I have met no person in the Legislature who is interested in an “orchestrated evisceration of the state’s public schools,” as was stated in the column. I have met many who are interested in improving public education so that students are better prepared to compete in a global economy. Our results are not adequate at this time and it will take more than money to improve them.
Your readers should be reminded that H200, the bipartisan budget passed for this biennium, cut K-12 education budget 0.5 percent more than the governor's recommended budget. Hardly the draconian cuts described by some. That does not include the $60 to $100 million the governor wanted to pass on to local governments for school bus purchases. Ask your county commissioners what they thought of that idea. The legislature worked diligently to craft a budget so that our state was fiscally sound. We have begun that journey but there is still much work to do.
The present legislature inherited a $2.5 billion deficit, a $2.6 billion debt to the federal government for unemployment compensation, $7 billion in tax supported debt, a $2.8 billion underfunded state employee retirement system, a $40 million underfunded consolidated judicial retirement system, a $40 million underfunded National Guard retirement system, and a $32.8 billion unfunded liability for retiree health insurance benefits. The legislature would prefer to dedicate more to education programs that work and reward good teachers with merit pay, but those efforts will not reach full fruition until we have our fiscal house in order.
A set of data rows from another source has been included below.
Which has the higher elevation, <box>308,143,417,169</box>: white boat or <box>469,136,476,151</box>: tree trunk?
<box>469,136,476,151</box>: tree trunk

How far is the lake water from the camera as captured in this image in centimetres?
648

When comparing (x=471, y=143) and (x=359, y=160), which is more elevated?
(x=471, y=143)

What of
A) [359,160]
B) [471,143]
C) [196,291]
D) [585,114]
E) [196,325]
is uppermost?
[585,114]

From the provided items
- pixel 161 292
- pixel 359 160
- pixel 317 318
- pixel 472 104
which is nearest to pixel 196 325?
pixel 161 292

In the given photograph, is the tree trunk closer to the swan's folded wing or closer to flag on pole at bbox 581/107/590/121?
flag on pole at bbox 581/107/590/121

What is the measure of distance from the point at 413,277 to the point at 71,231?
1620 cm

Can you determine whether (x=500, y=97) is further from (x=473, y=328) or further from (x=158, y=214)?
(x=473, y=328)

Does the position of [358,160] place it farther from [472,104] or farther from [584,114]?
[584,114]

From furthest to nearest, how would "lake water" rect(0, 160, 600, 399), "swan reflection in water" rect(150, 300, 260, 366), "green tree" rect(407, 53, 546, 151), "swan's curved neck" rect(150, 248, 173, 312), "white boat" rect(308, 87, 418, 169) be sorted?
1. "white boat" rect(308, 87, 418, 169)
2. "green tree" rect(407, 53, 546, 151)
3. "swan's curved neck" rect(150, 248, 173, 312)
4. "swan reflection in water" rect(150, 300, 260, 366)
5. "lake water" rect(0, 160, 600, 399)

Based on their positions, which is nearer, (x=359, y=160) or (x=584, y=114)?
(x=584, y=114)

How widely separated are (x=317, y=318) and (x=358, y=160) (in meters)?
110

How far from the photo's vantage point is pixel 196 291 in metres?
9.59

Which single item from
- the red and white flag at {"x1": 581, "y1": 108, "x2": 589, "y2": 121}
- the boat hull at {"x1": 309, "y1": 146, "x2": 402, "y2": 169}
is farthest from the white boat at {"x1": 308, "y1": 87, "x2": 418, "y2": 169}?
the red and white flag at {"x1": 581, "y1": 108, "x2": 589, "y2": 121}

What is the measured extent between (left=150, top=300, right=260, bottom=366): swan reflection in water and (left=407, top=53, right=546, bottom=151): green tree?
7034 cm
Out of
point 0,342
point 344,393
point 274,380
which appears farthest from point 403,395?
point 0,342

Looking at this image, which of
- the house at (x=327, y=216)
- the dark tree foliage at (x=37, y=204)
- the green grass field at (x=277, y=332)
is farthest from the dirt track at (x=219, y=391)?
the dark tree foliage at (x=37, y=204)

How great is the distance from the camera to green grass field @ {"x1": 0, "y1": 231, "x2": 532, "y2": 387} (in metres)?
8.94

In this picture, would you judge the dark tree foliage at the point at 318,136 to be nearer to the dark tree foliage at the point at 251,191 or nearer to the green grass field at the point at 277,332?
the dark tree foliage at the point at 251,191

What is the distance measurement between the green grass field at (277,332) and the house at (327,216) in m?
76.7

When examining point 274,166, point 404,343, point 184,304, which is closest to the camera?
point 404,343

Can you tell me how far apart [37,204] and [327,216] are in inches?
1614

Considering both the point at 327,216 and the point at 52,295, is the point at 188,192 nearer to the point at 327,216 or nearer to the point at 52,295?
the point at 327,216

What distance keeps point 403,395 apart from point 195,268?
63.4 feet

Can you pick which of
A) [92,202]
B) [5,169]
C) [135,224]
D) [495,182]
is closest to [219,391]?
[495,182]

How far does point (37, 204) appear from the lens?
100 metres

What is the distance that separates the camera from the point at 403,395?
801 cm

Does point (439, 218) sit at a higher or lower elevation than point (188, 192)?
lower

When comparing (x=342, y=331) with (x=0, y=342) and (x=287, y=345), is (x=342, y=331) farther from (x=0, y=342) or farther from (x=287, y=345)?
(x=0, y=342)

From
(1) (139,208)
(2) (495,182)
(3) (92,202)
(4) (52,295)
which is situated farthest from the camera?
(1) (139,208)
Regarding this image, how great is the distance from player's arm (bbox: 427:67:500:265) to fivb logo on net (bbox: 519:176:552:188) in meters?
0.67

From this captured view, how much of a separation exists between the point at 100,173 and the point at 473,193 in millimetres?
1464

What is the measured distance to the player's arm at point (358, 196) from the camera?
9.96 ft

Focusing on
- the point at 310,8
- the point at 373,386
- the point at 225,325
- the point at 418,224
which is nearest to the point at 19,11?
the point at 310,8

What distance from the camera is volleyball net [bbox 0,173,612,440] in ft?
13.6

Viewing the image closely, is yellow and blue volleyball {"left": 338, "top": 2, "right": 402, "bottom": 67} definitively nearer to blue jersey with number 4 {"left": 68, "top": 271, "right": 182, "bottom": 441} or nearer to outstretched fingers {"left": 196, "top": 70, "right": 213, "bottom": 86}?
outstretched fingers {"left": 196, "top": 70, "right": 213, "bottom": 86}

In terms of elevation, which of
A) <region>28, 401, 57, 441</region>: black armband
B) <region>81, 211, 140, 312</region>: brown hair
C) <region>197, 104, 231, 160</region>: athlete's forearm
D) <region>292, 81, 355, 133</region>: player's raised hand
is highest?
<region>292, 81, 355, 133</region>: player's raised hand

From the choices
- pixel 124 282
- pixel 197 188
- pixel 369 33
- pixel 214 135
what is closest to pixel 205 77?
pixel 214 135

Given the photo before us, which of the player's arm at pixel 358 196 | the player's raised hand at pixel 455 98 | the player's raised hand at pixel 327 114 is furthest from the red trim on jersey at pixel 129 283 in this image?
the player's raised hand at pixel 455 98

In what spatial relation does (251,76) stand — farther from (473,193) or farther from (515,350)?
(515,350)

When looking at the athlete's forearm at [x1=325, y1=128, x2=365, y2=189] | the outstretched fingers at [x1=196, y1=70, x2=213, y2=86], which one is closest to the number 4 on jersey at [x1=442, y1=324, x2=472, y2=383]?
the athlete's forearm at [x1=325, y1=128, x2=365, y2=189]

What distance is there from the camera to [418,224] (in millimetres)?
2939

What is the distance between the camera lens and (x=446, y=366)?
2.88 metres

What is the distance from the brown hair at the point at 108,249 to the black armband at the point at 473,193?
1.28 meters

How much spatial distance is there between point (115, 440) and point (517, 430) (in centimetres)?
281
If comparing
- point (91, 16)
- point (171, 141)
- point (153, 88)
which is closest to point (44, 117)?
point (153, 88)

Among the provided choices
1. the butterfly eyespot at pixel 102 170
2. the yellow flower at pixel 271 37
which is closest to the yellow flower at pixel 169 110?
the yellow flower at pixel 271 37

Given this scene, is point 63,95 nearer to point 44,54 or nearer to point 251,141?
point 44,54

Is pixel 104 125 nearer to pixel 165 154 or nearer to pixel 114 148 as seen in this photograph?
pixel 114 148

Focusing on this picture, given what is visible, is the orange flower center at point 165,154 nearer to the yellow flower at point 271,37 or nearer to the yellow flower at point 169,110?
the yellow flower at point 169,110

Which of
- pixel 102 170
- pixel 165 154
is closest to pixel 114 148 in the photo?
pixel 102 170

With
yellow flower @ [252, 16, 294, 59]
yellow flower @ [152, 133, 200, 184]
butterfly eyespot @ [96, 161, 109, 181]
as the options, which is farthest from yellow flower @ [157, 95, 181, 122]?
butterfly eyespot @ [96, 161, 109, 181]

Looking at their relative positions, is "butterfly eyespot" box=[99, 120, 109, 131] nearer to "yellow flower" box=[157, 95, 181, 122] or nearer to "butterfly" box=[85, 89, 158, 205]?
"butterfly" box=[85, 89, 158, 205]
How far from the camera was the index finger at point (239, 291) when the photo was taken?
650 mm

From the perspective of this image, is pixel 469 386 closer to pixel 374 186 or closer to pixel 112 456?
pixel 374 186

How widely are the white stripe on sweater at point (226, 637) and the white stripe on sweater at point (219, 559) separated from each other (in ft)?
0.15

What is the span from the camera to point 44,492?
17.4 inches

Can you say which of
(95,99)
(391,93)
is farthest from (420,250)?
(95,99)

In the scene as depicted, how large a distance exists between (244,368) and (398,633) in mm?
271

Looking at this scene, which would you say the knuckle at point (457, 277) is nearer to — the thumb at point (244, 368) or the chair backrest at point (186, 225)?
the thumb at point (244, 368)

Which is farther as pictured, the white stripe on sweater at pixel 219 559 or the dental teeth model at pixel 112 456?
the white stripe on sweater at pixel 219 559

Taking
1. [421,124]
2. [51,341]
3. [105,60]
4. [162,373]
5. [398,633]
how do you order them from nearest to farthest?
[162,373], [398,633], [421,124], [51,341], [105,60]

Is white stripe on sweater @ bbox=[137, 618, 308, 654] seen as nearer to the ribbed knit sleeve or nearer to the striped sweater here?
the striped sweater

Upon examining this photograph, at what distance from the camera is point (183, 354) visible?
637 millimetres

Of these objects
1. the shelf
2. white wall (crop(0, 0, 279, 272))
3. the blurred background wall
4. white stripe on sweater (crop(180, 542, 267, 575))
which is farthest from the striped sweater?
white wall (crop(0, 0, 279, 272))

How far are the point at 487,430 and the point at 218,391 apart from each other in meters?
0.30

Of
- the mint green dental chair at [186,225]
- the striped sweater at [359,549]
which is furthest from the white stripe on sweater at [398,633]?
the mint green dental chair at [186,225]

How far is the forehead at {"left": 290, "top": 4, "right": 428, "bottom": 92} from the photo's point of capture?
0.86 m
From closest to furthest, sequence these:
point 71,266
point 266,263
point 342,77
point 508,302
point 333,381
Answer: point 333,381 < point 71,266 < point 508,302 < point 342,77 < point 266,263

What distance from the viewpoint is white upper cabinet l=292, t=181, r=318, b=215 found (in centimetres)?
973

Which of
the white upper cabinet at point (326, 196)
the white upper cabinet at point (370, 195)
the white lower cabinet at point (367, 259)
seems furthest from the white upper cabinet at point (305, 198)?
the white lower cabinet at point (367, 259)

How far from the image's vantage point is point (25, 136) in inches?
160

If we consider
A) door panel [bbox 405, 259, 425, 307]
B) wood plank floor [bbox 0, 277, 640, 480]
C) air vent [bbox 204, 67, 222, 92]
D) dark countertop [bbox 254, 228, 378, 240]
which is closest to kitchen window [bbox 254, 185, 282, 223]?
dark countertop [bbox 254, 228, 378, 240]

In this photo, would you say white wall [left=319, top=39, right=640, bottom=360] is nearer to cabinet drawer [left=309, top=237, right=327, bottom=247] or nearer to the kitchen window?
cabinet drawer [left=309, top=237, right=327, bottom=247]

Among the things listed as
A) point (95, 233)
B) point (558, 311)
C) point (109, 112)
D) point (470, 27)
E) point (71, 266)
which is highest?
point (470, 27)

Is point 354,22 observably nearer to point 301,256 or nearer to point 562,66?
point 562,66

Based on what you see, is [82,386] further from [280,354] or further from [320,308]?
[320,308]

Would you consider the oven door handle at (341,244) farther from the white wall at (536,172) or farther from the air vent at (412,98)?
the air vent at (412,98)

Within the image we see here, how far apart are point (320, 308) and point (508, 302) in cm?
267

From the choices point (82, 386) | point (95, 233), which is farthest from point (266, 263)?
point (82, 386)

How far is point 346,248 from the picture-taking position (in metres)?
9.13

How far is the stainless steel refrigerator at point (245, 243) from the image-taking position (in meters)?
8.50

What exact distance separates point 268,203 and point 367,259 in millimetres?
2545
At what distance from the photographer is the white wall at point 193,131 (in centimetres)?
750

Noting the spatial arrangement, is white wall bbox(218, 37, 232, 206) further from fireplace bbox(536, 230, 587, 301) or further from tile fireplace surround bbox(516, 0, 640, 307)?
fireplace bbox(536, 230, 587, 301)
We do agree that teachers should not be held accountable for society’s ills. We cannot continue to dump our problems at the schoolhouse door and expect our teachers, our educational system, to make it all better. To use Mr. McLeod’s own words, “Student achievement still has ground to make up with counterparts around the nation. Many counties have put together quality programs that send students on to college prepared for what lies ahead, but others are lacking.”
We need to invest in finding out what works and need to stop doing what clearly does not. As we move forward to provide our students with the very best we can offer, we must infuse integrity into our stewardship of funds for education so that those same students will not be shackled with state and nationally imposed debt they will not live long enough to repay. That, sir, is a burden they do not deserve and one against which I will continue to hold my guard.